*Work required*. Below is a listing with pictures in it. Copy it exactly without them.
[[ Provided material, beginning ]]
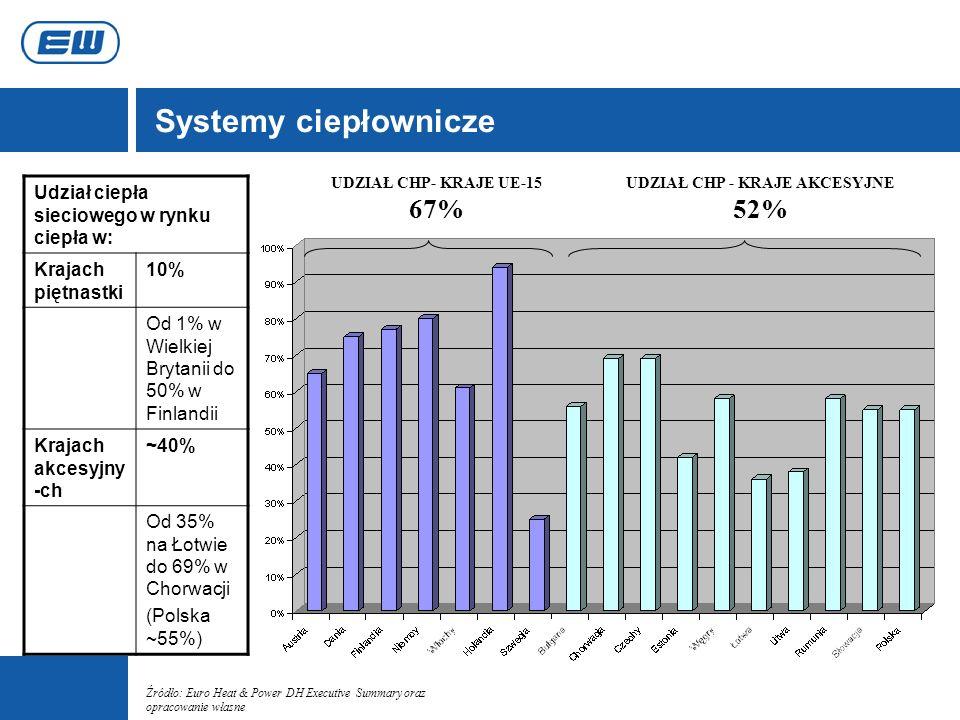 Systemy ciepłownicze UDZIAŁ CHP- KRAJE UE-15 67% UDZIAŁ CHP - KRAJE AKCESYJNE 52% Udział ciepła sieciowego w rynku ciepła w: Krajach piętnastki 10% Od
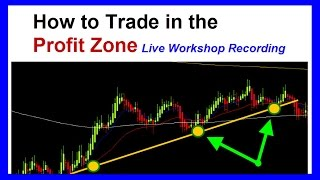 How to find and trade in Profit Zones - Forex - Stocks - Options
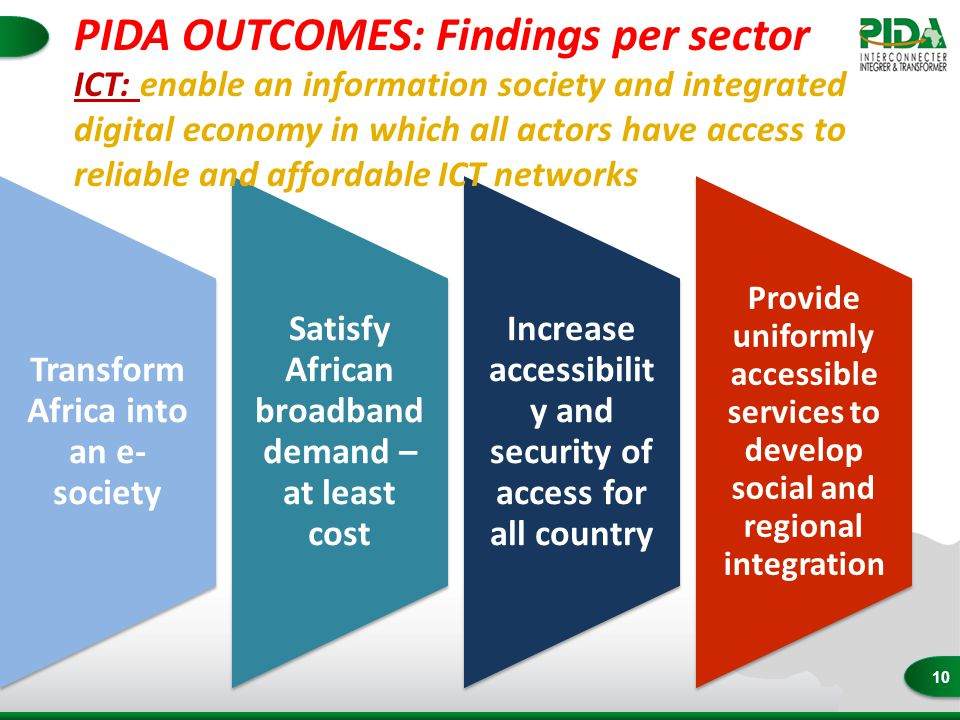 10 Transform Africa into an e- society Satisfy African broadband demand – at least cost Increase accessibilit y and security of access for all country Provide uniformly accessible services to develop social and regional integration ICT: enable an information society and integrated digital economy in which all actors have access to reliable and affordable ICT networks PIDA OUTCOMES: Findings per sector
[[ Provided material, end ]]
*Your response*.
 Systemy ciepłownicze UDZIAŁ CHP- KRAJE UE-15 67% UDZIAŁ CHP - KRAJE AKCESYJNE 52% Udział ciepła sieciowego w rynku ciepła w: Krajach piętnastki 10% Od
 How to find and trade in Profit Zones - Forex - Stocks - Options
 10 Transform Africa into an e- society Satisfy African broadband demand – at least cost Increase accessibilit y and security of access for all country Provide uniformly accessible services to develop social and regional integration ICT: enable an information society and integrated digital economy in which all actors have access to reliable and affordable ICT networks PIDA OUTCOMES: Findings per sector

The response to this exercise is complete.